- 1 1/2 cups finely chopped onion
- 1 tablespoon minced garlic
- 1 teaspoon olive oil
- 1 medium carrot, cut into 1/8-inch dice
- 3/4 pound portobello mushrooms, trimmed and very finely chopped in a food processor
- 1 teaspoon salt
- 1/2 teaspoon black pepper
- 1 1/2 teaspoons Worcestershire sauce
- 1/3 cup finely chopped fresh parsley
- 1 cup fine fresh bread crumbs (from 2 slices firm white sandwich bread)
- 1 whole large egg, lightly beaten
- 1/3 cup chicken broth
- 1 1/4 pound ground turkey (mix of dark and light meat)
Meatloaf Heat Sauce:
- 1/4 cup plus 1 tablespoon ketchup
- 1/4 cup plus 1 tablespoon BBQ sauce
- 2 tablespoon chipotle pepper sauce
- Preheat oven to 400°F.
- Cook onion and garlic in oil in a 12-inch nonstick skillet over moderate heat, stirring, until onion is softened, about 2 minutes. Add carrot and cook, stirring, until softened, about 3 minutes. Add mushrooms, 1/2 teaspoon salt, and 1/4 teaspoon pepper and cook, stirring occasionally, until liquid mushrooms give off is evaporated and they are very tender, 10 to 15 minutes. Stir in Worcestershire sauce, parsley, and 3 tablespoons of the meatloaf heat sauce, then transfer vegetables to a large bowl and cool.
- Stir together bread crumbs, broth, egg, vegetables, and turkey and remaining 1/2 teaspoon salt and 1/4 teaspoon pepper to mixture and mix well with your hands. (Mixture will be very moist.)

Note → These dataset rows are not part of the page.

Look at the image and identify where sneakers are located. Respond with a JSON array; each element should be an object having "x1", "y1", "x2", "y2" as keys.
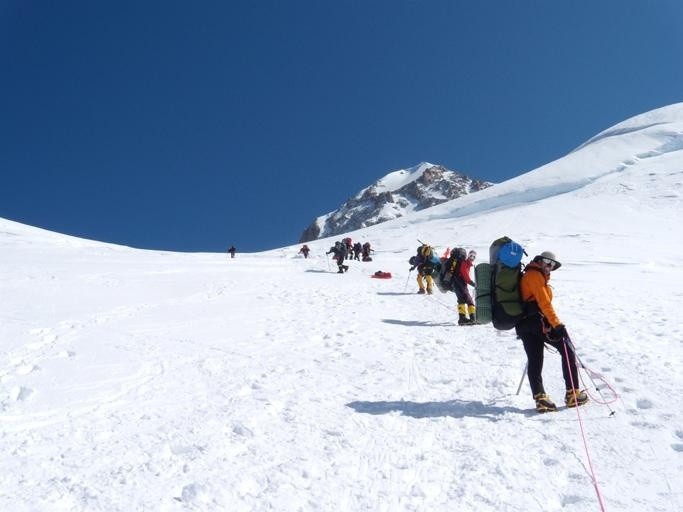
[
  {"x1": 564, "y1": 390, "x2": 588, "y2": 407},
  {"x1": 345, "y1": 257, "x2": 360, "y2": 261},
  {"x1": 427, "y1": 289, "x2": 432, "y2": 294},
  {"x1": 418, "y1": 289, "x2": 425, "y2": 294},
  {"x1": 535, "y1": 394, "x2": 557, "y2": 413}
]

- Form into a 9- by 5-inch oval loaf in a lightly oiled 13- by 9- by 2-inch metal baking pan and brush meatloaf evenly with remaining meatloaf heat sauce. Bake in middle of oven 50 to 55 minutes.
- Let meatloaf stand 5 minutes before serving.
Canned Chipotle Peppers can be found in any hispanic isle of any store.